Selected excerpt:
User Defined Aggregate Functions

User-Defined Aggregate Functions (aka UDAF) is a feature of Lenses SQL that enables defining new functions and extending the SQL vocabulary for data aggregations. A typical Aggregation function (i.e. COUNT) would look like:

SELECT name, COUNT(name) FROM topicA GROUP BY name

If you need a particular function that does not come out of the box, Lenses provides a simple API that can be used to implement additional such functions. Creating a custom function and applying a pre-trained machine learning model to a stream is one of the scenarios.

Implementing your first UDAF

Writing a user-defined function for Lenses requires a person to provide an implementation of the following Java interface:

public interface UserDefinedAggregateFunction {
    void aggregate(Object value);
    Object result();
}

It is required for the implementing class to be placed under the io.lenses.sql.udf package. Furthermore, the actual class name is going to represent the function name which will be called from Lenses SQL’s DSL.

Material provided:
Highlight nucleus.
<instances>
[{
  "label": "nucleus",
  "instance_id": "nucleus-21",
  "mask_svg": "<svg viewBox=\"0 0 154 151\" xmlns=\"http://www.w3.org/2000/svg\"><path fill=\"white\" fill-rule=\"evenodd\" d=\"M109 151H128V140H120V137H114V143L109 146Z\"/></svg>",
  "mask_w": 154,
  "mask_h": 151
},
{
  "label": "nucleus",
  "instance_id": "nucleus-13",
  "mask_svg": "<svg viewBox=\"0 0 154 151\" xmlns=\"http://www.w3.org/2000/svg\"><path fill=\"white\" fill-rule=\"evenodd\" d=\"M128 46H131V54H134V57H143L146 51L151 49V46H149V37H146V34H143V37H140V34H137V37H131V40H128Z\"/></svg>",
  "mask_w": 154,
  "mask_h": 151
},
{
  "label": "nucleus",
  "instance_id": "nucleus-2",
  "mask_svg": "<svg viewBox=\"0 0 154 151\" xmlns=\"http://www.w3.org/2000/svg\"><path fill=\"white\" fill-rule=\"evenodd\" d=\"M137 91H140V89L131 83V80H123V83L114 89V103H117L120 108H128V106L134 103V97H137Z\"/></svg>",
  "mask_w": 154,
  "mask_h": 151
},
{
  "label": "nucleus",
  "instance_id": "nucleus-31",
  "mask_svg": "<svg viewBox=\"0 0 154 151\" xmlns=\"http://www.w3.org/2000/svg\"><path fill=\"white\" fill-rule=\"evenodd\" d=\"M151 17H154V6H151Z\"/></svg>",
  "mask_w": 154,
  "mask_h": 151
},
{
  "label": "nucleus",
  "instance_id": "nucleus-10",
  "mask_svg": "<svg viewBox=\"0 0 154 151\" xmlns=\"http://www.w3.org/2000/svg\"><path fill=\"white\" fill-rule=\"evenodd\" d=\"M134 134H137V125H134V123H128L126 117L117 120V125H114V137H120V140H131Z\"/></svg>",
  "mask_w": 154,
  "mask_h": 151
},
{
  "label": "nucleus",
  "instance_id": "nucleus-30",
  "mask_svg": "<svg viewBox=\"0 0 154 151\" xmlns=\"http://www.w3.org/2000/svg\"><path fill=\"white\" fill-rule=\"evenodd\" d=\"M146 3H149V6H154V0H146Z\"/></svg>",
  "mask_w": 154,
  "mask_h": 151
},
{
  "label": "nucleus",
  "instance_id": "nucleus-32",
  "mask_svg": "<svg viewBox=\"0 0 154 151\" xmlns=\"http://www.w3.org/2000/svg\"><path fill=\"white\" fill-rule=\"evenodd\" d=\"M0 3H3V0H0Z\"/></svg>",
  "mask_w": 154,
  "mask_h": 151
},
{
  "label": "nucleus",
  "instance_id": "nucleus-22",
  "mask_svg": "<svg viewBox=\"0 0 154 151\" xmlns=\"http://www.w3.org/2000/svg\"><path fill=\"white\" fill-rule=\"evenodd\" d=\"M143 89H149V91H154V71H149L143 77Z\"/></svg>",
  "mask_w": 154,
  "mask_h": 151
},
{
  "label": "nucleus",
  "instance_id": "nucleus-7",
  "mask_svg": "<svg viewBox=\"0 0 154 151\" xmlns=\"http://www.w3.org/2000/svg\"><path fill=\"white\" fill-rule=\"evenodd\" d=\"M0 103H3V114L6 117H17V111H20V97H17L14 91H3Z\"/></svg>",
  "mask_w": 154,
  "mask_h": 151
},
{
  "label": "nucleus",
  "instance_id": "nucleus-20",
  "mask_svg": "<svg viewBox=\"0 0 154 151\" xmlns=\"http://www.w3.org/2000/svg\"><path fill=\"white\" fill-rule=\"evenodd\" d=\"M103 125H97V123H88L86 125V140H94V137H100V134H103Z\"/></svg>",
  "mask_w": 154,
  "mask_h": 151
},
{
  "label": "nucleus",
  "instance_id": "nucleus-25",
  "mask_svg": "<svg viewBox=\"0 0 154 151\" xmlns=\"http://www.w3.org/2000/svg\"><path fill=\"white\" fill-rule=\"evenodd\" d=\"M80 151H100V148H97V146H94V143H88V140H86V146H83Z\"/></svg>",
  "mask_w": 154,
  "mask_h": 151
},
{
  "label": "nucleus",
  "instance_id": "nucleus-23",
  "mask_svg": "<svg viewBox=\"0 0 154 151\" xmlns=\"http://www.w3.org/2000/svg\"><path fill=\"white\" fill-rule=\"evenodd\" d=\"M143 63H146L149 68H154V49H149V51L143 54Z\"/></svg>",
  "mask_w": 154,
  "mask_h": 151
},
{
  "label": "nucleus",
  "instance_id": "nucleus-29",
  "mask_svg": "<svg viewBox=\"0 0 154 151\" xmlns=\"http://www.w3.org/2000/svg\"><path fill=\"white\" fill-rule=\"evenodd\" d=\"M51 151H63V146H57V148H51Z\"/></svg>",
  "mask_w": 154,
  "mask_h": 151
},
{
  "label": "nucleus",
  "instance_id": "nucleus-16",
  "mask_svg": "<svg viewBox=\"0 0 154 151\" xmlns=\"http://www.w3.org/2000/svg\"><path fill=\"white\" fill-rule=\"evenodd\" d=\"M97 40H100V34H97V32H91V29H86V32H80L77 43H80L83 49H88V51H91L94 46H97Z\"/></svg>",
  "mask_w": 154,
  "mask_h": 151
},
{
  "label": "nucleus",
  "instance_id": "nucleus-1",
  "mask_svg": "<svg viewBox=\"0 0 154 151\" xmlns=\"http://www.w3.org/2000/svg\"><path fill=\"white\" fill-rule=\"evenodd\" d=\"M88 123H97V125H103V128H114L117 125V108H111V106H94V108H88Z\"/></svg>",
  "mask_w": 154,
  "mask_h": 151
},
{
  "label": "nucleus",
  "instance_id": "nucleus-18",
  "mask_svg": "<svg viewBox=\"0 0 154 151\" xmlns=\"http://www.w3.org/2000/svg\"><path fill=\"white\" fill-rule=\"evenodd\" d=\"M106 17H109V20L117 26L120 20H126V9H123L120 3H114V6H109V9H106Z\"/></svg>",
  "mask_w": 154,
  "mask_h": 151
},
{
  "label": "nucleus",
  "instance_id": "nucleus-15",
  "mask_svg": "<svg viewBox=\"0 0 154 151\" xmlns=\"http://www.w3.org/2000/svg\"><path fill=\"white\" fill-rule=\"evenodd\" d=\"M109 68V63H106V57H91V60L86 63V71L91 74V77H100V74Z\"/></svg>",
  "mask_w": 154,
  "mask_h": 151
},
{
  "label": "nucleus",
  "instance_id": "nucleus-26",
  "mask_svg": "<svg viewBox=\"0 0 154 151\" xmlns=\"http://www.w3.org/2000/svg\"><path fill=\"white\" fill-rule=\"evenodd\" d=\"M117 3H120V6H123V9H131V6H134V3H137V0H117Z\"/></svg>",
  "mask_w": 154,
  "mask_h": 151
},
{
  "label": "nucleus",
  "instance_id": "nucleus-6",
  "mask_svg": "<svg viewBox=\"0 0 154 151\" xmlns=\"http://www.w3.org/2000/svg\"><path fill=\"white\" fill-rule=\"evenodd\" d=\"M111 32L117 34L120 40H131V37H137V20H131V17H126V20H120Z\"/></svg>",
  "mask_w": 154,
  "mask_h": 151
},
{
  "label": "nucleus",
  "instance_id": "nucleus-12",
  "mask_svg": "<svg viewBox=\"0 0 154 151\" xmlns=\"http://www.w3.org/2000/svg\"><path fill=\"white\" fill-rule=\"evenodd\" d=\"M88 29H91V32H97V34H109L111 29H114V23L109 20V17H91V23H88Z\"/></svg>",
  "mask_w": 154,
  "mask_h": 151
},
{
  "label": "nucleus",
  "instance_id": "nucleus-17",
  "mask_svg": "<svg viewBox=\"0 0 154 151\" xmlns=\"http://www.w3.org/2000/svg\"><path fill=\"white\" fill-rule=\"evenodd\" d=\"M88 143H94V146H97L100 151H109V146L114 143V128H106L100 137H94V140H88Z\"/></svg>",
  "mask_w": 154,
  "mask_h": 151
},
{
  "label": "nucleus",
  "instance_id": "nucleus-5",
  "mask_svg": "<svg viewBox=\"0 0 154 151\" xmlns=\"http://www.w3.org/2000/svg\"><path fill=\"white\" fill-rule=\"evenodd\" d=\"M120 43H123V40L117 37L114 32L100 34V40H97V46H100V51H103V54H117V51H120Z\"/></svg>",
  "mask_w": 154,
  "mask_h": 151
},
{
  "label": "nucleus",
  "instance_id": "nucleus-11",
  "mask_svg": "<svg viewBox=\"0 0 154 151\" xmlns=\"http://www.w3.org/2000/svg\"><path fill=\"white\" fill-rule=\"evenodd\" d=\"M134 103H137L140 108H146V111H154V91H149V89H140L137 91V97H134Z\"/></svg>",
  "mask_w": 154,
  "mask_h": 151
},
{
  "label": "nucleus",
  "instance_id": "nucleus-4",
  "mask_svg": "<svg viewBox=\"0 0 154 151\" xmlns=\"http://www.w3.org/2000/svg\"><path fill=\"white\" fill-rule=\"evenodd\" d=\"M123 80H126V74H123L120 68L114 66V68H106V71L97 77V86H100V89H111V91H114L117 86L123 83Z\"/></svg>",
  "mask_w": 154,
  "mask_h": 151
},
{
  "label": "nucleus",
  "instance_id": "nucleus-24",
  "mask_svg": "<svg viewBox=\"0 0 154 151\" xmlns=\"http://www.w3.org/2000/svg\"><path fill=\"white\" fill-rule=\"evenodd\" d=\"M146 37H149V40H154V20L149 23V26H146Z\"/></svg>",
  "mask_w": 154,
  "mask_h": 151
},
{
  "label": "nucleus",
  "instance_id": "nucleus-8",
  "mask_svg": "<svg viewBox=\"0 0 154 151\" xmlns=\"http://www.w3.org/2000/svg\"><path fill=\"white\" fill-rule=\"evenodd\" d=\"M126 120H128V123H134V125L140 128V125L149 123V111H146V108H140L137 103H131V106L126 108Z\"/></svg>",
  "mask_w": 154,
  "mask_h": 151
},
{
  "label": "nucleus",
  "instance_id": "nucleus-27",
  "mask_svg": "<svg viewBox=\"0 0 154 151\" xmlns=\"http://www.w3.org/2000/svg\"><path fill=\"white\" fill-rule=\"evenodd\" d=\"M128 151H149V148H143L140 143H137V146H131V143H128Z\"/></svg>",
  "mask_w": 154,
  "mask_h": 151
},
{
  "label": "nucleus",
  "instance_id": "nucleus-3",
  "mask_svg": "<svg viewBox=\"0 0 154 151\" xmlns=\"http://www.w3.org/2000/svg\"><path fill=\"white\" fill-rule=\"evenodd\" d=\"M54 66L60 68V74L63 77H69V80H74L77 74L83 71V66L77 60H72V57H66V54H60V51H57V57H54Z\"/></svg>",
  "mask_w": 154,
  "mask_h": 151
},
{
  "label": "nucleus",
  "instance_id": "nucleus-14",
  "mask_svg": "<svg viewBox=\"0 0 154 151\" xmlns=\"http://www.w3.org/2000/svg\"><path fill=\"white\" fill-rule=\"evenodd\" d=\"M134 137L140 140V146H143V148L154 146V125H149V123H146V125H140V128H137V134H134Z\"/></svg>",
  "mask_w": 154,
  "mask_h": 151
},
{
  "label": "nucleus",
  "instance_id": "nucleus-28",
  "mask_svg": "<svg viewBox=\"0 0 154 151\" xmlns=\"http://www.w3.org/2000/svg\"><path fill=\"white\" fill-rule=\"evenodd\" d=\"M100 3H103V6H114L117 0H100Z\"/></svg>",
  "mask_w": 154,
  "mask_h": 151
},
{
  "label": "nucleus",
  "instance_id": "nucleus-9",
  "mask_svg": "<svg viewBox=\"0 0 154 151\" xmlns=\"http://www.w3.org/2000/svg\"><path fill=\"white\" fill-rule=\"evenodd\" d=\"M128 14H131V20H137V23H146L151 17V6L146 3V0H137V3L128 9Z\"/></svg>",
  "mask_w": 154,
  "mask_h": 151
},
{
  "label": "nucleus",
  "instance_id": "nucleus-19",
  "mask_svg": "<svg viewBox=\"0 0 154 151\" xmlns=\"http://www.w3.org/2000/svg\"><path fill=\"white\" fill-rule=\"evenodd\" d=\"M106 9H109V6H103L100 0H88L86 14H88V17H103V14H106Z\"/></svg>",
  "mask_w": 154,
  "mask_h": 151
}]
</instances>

Goal 1: According to the page on user-defined aggregate functions, which package must the implementing class be placed under?
Goal 2: Reproduce the passage of the page on user-defined aggregate functions from "User-Defined Aggregate Functions" to "of the scenarios.".

Problem solution 1: io.lenses.sql.udf

Problem solution 2:
User-Defined Aggregate Functions (aka UDAF) is a feature of Lenses SQL that enables defining new functions and extending the SQL vocabulary for data aggregations. A typical Aggregation function (i.e. COUNT) would look like:

SELECT name, COUNT(name) FROM topicA GROUP BY name

If you need a particular function that does not come out of the box, Lenses provides a simple API that can be used to implement additional such functions. Creating a custom function and applying a pre-trained machine learning model to a stream is one of the scenarios.